Wednesday Dec 02

A Recent History: The Unmaking of America

Evil Geniuses The Unmaking of America

Evil Geniuses The Unmaking of America, is a new book, but it is not the first book on the subject and some of what the author has to tell us has already been said and more than once. If you’ve read Robert Kuttner’s Can Democracy Survive Global Capitalism you are aware that beginning in
the mid 1970s many of the progressive gains of the 1960s and early 70s were slowly unraveled. Kuttner describes the decline of unionism and the rise of the well healed corporate lobbies and right-wing groups modeled after Alinsky-style people’s organizations.

Readers of Hacker and Pierson’s Winner Take All Politics will be aware that “From 1979 to 2006, the top 1 percent received 35 percent of all the income growth generated in the American economy, while the highest 1/10th of 1%...received nearly 20 percent…”

What Andersen brings to the table is an in-depth cultural analysis together with an explanation of how a cabal of evil geniuses, financed by big money, created the intellectual underpinnings that set the stage for this stealthy political revolution. At bottom of course, it was money, but in Andersen’s view, a lot of the blame lay with a wholesale national plunge into nostalgia in the 1970s. America lost its taste for the new, lost faith in the future and took refuge in antiquated cultural memes.

The author contributes a holistic analysis which includes an explanation of how big business and its minions were able to subvert our legal and regulatory systems. The author points out that “the successful war launched by the economic right in the 1970s and 80s had many theatres, one of which was the law”, the other, governmental regulations.”

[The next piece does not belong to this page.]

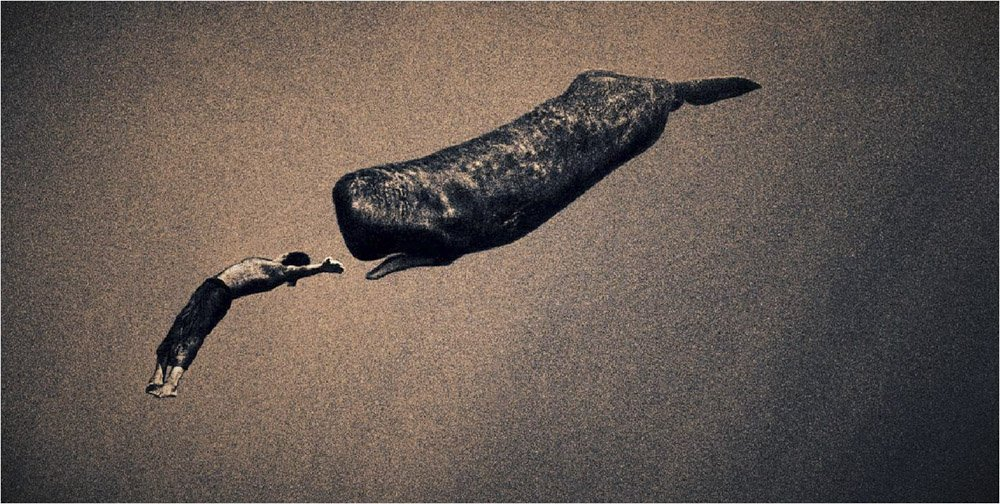 Gregory-Colbert_TFM_0131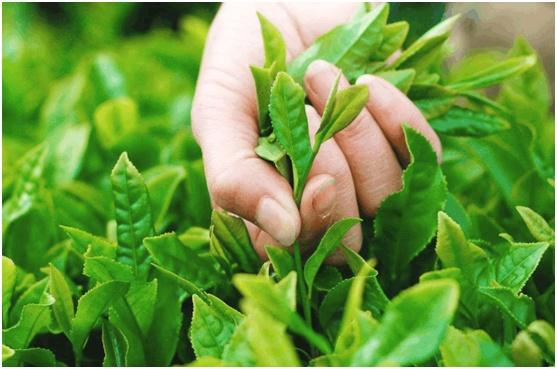 中国最出名的三种茶叶, 产地全国闻名, 是你的家乡吗?图片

It was, however, a collective hunger for the good old days, plus theories like Originalism and Libertarianism, which the evil geniuses melded with hippie/left slogans like “Stick it to the man”, and “Do your own thing” which were reinterpreted to support laissez-faire Libertarian capitalism and prepared the American people to what was to come.

Andersen explains how Originalism, a constitutional legal theory invented by one evil genius, right-wing jurist Robert Bork laid the groundwork. Bork’s position: the American Constitution should be interpreted just as our founders originally intended some 240 years ago. Broadened interpretations, based on changing times, he defines as judicial activism. Bork had a number of novel ideas: one, that the Bill of Rights was a “cynical add on,” used to win the constitution’s ratification by the states and another, that freedom of speech as described by Article 1 was intended to apply only to “explicitly” political speech. Other types of speech, symbolic, literary or artistic were not protected.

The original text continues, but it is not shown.